** Opening Data records block **
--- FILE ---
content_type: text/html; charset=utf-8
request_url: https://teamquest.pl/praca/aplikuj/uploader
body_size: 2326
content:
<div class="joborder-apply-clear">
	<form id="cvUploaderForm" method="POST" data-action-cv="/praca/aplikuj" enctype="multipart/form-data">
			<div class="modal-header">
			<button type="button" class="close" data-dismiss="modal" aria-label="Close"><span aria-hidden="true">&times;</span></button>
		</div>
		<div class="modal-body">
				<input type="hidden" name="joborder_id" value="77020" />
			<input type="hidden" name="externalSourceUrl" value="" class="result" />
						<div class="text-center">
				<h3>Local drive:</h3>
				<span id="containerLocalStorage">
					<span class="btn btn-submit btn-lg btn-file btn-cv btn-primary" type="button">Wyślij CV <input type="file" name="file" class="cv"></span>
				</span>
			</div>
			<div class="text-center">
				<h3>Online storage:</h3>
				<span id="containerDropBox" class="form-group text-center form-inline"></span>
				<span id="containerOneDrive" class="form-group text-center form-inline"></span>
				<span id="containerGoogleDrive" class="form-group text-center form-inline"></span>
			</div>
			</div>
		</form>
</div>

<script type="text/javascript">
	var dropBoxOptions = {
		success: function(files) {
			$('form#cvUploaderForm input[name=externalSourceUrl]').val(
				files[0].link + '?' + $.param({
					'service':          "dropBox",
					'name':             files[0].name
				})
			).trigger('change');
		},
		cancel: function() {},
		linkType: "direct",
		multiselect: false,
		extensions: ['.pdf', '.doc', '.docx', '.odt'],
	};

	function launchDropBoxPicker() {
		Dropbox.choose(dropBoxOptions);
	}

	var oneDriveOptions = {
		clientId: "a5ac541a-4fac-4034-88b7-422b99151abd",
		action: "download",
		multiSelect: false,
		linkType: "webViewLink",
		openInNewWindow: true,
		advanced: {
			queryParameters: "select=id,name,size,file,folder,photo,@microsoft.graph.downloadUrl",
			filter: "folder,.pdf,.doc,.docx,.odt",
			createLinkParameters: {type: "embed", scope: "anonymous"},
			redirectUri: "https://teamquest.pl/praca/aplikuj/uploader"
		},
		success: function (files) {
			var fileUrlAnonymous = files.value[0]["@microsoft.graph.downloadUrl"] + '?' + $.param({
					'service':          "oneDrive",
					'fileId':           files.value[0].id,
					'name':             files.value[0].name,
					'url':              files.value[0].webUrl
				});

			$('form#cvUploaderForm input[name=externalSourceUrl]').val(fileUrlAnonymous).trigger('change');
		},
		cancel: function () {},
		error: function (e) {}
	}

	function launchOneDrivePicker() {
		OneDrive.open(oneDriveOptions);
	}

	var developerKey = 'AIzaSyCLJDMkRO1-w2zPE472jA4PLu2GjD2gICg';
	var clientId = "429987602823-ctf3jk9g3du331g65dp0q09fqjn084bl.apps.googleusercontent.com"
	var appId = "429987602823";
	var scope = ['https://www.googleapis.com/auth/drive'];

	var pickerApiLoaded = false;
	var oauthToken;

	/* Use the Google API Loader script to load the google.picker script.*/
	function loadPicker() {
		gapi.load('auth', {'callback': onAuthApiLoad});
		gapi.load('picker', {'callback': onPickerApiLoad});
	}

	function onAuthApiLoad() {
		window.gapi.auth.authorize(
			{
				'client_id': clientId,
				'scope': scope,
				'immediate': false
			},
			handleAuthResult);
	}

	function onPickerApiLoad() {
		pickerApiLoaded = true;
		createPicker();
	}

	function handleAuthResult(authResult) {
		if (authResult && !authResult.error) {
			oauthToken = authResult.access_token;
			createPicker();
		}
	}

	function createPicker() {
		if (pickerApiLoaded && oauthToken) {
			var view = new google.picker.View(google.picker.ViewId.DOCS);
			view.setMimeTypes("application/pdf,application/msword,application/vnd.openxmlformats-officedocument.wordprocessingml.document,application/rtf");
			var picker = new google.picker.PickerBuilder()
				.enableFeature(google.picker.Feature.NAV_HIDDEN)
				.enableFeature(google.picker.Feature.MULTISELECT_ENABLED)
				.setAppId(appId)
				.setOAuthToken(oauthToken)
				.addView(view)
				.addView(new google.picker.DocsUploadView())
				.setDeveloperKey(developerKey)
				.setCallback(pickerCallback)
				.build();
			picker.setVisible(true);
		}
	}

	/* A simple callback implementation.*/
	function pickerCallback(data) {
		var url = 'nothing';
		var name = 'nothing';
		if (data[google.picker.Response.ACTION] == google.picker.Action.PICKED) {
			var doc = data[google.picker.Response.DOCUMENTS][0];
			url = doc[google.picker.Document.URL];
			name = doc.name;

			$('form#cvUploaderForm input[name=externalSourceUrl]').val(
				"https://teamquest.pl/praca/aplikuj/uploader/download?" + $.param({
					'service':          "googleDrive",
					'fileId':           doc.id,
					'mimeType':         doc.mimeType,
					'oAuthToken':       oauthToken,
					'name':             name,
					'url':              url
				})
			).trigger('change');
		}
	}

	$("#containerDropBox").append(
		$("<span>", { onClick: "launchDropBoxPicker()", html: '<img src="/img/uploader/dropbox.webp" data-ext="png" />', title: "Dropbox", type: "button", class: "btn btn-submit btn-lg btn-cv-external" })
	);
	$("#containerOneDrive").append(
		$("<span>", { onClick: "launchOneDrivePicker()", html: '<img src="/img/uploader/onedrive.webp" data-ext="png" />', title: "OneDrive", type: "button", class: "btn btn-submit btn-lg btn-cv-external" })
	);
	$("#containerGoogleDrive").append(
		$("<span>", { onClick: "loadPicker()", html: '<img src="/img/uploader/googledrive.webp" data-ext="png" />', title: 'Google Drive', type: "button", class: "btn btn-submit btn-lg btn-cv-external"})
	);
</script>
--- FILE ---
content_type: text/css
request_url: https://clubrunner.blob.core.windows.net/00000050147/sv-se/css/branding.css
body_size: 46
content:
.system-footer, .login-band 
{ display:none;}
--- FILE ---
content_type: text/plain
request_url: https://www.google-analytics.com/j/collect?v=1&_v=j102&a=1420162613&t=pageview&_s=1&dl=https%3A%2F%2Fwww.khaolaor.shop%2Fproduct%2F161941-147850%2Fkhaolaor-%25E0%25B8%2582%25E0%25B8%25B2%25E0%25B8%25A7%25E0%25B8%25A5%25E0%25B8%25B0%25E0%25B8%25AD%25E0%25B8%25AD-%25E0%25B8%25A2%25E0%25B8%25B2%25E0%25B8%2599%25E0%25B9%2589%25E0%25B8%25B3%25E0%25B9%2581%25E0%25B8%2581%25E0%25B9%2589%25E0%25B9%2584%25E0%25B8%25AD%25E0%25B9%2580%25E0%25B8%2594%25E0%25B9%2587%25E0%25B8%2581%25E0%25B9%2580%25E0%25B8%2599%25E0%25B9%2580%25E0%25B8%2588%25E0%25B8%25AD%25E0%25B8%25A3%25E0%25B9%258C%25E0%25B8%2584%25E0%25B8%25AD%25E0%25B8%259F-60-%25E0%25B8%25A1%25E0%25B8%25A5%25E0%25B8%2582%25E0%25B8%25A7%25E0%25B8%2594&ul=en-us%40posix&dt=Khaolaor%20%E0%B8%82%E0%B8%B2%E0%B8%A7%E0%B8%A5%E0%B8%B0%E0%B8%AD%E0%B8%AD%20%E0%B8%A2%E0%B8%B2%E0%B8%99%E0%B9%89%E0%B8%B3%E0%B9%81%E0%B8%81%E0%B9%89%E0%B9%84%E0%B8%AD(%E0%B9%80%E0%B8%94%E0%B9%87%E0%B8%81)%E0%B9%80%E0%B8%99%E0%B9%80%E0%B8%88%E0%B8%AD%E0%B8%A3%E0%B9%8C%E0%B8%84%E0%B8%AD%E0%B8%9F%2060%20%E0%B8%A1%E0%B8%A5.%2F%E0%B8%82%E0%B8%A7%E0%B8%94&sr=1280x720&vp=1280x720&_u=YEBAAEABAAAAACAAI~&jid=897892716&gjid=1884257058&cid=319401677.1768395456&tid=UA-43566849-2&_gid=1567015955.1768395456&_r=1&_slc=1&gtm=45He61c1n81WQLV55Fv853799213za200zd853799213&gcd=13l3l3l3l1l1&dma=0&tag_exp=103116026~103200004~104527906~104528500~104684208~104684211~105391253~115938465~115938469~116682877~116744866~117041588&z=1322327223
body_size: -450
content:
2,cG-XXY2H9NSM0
** Closing Data records block **
Within the entries, count the lines that contain the word "oauthToken". Give that number and no more.

Response:
5